Film de Xavier Dolan

 

Avec Melvil Poupaud, Suzanne Clément, Nathalie Baye, Monia Chokri

 

 

 23 ans seulement, et déjà son troisième film. Avec "Laurence anyways", le jeune cinéaste canadien Xavier Dolan, au dire de la plupart des critiques, opère un bond considérable dans son cinéma, tout en restant au centre de la conception de ses films (ici, réalisateur, scénariste, monteur, costumier). Cette démiurgie - tout autant qu'autarcie - est propre à susciter à la fois de l'admiration comme de la suspicion.

 

 Pour corroborer cette vision "nombriliste", il suffit de prendre l'un des éléments les plus visibles du film : les costumes, afin d'en détacher un paradoxe : le film circonscrit son espace fictionnel au cœur des années 90, mais les vêtements portés par exemple par Melvil Poupaud, sont loin de refléter la tendance de l'époque. Les détracteurs diraient : c'est simplement irréaliste, révélant une lubie de l'auteur. Les tenants de la liberté du créateur l'assimileront à une libération de l'imaginaire, comparant ces grandes capes à celles des personnages des westerns de Sergio Leone.

 

 Dans "Laurence anyways", l'artifice côtoie ainsi la profondeur, le rire s'adosse aux larmes, et le spectateur doit tracer son chemin dans la forêt de signes proposés. Des scènes comme celles des chutes (pluie tombant sur Fred, amas de vêtements sur le couple réuni à l'Ile au Noir) ont autant de force dans leur valeur expressive, poético-visuelle, qu'elles surgissent dans un rythme inhérent au clip vidéo. Pas de doute que c'est dans la fougue de la jeunesse, au mépris de toute grammaire cinématographique que le film de Xavier Dolan puise. Quel cinéaste en effet oserait ces nombreux ralentis, symboles de mauvais goût dans bien d'autres films ?

 

 La qualité de "Laurence anyways" repose en fait beaucoup sur ses articulations paradoxales : partir d'une matière mélodramatique éprouvée pour lui insuffler un vent de nouveauté ; empiler une masse d'éléments hétérogènes pour les jeter dans le feu d'une subversion baroque. Cette profusion assoit l'originalité du film comme elle casse aussi parfois sa dramaturgie. Il règne une tension permanente entre la volonté de prendre à bras le corps un sujet romanesque et la tentation d'enrober le tout dans une invention visuelle constante.

 

 Dans ce maelström d'émotions et d'images, ce sont les comédiens qui assurent la suture. Le film pourrait très vite tourner à l’esbroufe sans cette matière humaine qui la fait avancer. Si Melvil Poupaud détonne dans la peau d'un transsexuel, trouvant là sans doute son meilleur rôle, Suzanne Clément accomplit également une belle performance d'actrice. Il faut voir, au fil des affects dans lesquels elle se glisse, les différentes empreintes de son visage, les strates successives révélatrices de l'évolution d'un personnage.

 

 Il faut dire aussi que la qualité des comédiens est rendue par une attention soutenue dans la manière de les filmer : au plus près. Paradoxe encore pour un film attaché à représenter la surface, au risque de la superficialité. Xavier Dolan sait ainsi passer avec maestria de l'intime au général, de la profusion baroque valorisant l'espace à la vibration étouffante de cadrages serrés. Il arrive même, dans une étrange scène (Fred sortant de son bain), à fusionner attention au cadre (long couloir improbable d'un appartement) et restitution pudique d'une douleur intime (Fred est filmée de loin, sa douleur pudiquement mise à distance). Nathalie Baye surprend encore dans le rôle de la mère de Laurence, mélange de dureté et de compassion rentrée.

 

 On ne souhaite même pas à Xavier Dolan de domestiquer, dans un futur proche, le savoir-faire dont il fait preuve dans "Laurence anyways". De cet univers composite, nous sommes appelés à y piocher ce qui nous convient. Mais il est stimulant d'être le spectateur d'un film tel que celui-ci, ouvert à tous les vents, révélateur d'un caractère foisonnant.

━━━━

CONSIGNE DONNÉE 1:
Répondez à ces questions sur l'extrait consacré à « Laurence anyways » :
(a) Quel âge a Xavier Dolan selon l'extrait ?
(b) À quelle décennie le film situe-t-il son espace fictionnel ?
(c) Quel rôle Nathalie Baye joue-t-elle ?
L'extrait et les enregistrements n'ont aucun lien entre eux.

DONNÉES PRÉSENTÉES:
━━━━

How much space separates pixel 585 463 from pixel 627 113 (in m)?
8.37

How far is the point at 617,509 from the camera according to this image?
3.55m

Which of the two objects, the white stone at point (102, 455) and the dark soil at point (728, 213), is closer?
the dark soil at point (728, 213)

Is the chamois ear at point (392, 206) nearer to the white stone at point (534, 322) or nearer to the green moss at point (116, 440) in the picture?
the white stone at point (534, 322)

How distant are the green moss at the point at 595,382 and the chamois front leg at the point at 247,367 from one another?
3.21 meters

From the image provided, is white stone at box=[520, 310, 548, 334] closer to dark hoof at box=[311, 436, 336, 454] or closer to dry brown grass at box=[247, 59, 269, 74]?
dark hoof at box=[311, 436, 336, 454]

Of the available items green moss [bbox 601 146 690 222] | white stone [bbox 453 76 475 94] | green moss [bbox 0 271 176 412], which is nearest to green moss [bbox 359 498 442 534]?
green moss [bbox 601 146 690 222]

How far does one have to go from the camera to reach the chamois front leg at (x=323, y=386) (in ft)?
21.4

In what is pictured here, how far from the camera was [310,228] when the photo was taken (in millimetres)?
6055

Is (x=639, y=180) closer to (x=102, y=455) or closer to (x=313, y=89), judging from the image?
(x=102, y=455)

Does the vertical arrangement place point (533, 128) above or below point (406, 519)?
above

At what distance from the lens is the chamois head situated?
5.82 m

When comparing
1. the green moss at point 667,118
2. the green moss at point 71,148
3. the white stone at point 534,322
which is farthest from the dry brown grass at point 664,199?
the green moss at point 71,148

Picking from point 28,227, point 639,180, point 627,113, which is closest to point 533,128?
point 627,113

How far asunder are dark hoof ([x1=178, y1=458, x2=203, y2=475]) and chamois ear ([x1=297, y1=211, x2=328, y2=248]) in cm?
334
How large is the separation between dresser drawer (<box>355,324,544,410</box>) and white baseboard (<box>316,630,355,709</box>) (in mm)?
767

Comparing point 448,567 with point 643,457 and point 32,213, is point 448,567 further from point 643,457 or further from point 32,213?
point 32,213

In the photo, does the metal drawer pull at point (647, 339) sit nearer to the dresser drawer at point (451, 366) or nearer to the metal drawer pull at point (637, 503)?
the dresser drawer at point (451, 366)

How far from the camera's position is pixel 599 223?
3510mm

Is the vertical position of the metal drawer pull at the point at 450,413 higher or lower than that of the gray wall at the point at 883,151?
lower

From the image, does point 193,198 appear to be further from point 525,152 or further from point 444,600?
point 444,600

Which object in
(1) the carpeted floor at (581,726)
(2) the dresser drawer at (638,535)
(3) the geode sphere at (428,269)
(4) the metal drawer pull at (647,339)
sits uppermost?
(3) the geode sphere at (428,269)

━━━━

CONSIGNE DONNÉE 2:
Rassemblez chaque ligne des enregistrements contenant le mot « hoof », en tenant compte de la casse.

RÉPONSE COMPLÈTE 1:
(a) Il a 23 ans.
(b) Le film se situe dans les années 90.
(c) Elle joue la mère de Laurence.

RÉPONSE COMPLÈTE 2:
From the image provided, is white stone at box=[520, 310, 548, 334] closer to dark hoof at box=[311, 436, 336, 454] or closer to dry brown grass at box=[247, 59, 269, 74]?
dark hoof at box=[311, 436, 336, 454]
How far asunder are dark hoof ([x1=178, y1=458, x2=203, y2=475]) and chamois ear ([x1=297, y1=211, x2=328, y2=248]) in cm?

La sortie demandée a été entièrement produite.